Keywords: Anatomy learning, anatomy teaching, case discussion, medical students, problem-assisted learning, problem-based learning
|How to cite this article:|
Sabbagh MA. Application of case discussions to improve anatomy learning in Syria. Avicenna J Med 2013;3:87-91
| Introduction|| |
Gross anatomy has become "integrated anatomy". The traditional dissection labs and chalkboard illustrations are giving way to robotic simulators, plasticized specimens, and computer imaging.  Some medical schools decided to create an integrated basic science program where students will learn anatomy, physiology, and histology in one course with the theme of "Human Structure and Function", which is taught by both anatomists and clinicians. ,,,,,,,,,,,,,
Students at Al-Baath University in Syria join medical school directly from high school. The medical curriculum is a traditional teaching model designed for a large group of students. Gross anatomy is presented in the 1 st year of the curriculum and consists of didactic lectures and hands-on dissection labs. The teaching style is mostly teacher-centered, where knowledge is transmitted from professor to students. Therefore, the students passively receive information, which is usually delivered in Arabic. Since the gross anatomy course requires much memorization and is limited to didactic coursework, the students may fail to appreciate the relevance between gross anatomy and other subjects. Consequently, during their clinical attachment years, it is difficult for them to implement their anatomical knowledge in solving clinical problems.

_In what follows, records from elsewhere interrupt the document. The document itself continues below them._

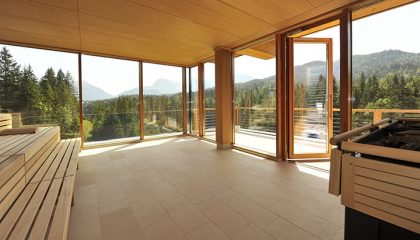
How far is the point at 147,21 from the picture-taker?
2.94 m

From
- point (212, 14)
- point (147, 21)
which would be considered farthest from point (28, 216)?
point (212, 14)

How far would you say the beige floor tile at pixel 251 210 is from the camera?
5.57 ft

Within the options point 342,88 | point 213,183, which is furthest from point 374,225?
→ point 342,88

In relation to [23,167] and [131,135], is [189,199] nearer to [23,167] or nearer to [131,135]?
[23,167]

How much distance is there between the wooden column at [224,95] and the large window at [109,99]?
246cm

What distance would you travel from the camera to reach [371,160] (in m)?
0.86

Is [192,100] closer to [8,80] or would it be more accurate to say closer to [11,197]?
[8,80]

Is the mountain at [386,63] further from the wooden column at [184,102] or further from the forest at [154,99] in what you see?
the wooden column at [184,102]

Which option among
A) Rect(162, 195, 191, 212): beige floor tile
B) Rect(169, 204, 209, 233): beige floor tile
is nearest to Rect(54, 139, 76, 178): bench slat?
Rect(162, 195, 191, 212): beige floor tile

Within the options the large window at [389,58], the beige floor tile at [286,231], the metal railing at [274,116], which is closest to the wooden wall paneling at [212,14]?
the large window at [389,58]

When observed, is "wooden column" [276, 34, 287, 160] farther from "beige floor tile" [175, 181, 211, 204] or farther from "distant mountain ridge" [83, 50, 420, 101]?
"beige floor tile" [175, 181, 211, 204]

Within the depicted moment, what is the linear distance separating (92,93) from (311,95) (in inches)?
194

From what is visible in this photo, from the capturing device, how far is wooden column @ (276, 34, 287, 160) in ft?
11.1

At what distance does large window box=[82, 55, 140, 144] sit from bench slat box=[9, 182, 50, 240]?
11.8 feet
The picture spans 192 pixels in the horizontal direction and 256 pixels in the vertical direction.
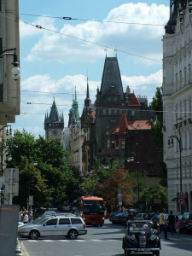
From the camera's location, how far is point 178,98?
84.3 m

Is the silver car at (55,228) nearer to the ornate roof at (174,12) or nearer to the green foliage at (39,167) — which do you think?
the green foliage at (39,167)

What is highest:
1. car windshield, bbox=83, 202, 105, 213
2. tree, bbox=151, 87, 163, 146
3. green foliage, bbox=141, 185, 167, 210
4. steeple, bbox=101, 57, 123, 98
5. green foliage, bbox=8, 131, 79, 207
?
steeple, bbox=101, 57, 123, 98

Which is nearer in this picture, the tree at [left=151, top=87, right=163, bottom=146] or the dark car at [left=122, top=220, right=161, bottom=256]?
the dark car at [left=122, top=220, right=161, bottom=256]

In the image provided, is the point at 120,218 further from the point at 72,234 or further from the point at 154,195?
the point at 72,234

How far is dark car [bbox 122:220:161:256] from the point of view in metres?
30.6

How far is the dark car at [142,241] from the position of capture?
100ft

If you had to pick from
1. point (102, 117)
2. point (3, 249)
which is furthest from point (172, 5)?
point (102, 117)

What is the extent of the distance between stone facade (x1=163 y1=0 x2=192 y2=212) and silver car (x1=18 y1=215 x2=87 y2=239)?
29804mm

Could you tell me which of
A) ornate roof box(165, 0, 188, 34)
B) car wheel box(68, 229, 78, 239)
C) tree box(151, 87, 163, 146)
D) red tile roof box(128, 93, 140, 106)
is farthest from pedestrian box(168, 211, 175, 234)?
red tile roof box(128, 93, 140, 106)

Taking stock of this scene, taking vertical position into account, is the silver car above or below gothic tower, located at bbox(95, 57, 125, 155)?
below

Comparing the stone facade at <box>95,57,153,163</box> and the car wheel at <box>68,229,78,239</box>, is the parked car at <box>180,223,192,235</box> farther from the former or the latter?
the stone facade at <box>95,57,153,163</box>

The main objective of this study is to determine if small group case discussions related to upper limb anatomy will improve learning outcomes and increase students' motivation to study anatomy.

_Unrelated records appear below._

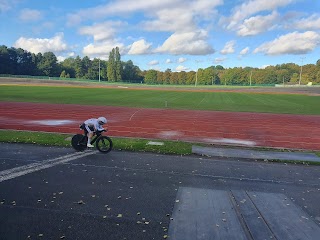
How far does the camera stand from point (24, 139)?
40.4ft

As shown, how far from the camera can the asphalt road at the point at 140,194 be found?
537 centimetres

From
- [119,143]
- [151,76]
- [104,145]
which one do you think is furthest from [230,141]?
[151,76]

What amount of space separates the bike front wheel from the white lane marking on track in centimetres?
39

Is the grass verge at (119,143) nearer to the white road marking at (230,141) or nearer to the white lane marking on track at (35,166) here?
the white lane marking on track at (35,166)

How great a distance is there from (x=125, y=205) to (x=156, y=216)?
2.56 ft

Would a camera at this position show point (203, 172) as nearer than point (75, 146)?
Yes

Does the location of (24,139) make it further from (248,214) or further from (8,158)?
(248,214)

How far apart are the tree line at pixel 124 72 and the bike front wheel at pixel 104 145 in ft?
337

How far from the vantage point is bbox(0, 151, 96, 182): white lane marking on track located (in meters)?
7.95

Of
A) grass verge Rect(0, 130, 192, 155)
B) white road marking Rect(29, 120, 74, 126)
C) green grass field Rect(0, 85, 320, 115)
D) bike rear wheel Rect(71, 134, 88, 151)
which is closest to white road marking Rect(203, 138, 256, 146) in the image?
grass verge Rect(0, 130, 192, 155)

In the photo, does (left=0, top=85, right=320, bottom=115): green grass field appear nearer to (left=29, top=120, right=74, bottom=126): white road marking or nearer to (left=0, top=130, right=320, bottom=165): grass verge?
(left=29, top=120, right=74, bottom=126): white road marking

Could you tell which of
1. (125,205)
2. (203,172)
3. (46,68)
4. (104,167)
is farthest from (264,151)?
(46,68)

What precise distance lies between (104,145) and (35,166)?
8.59 feet

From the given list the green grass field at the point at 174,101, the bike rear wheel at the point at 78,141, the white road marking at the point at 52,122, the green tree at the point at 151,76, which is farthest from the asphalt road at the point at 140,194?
the green tree at the point at 151,76
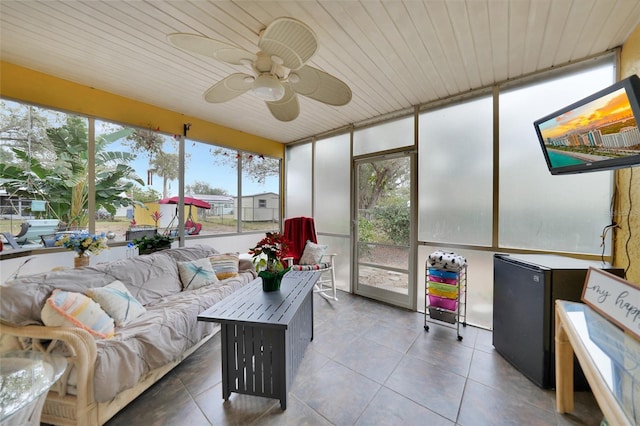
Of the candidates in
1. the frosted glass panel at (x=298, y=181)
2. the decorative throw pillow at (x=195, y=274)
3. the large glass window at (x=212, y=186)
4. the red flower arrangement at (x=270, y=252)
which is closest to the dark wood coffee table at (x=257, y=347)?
the red flower arrangement at (x=270, y=252)

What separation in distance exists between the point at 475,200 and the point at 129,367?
11.0ft

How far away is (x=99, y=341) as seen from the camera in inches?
57.5

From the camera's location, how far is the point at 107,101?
8.95ft

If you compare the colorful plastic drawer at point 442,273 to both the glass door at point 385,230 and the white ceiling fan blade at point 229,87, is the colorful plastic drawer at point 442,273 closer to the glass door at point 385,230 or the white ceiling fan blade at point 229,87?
the glass door at point 385,230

| Materials and Methods|| |
All students who took the Gross Anatomy course during the 2012-2013 academic year were required to participate in this project. The study included newly registered students in the first academic year. The total number of students was 165, and they were divided by alphabetical order into 15 groups of 11 students. Each group was led by one faculty member and each faculty member led three groups, so that there were at least five different leaders for the 15 groups. The role of the leaders during the case discussions was to serve as the domain expert and to facilitate the discussions. The leaders were supervised by the course instructor, and met with the instructor twice a week for 30 min before each group meeting. The students were rewarded for their participation in the case discussion process by including the score of the posttest as part of their final mark of the midterm assessment.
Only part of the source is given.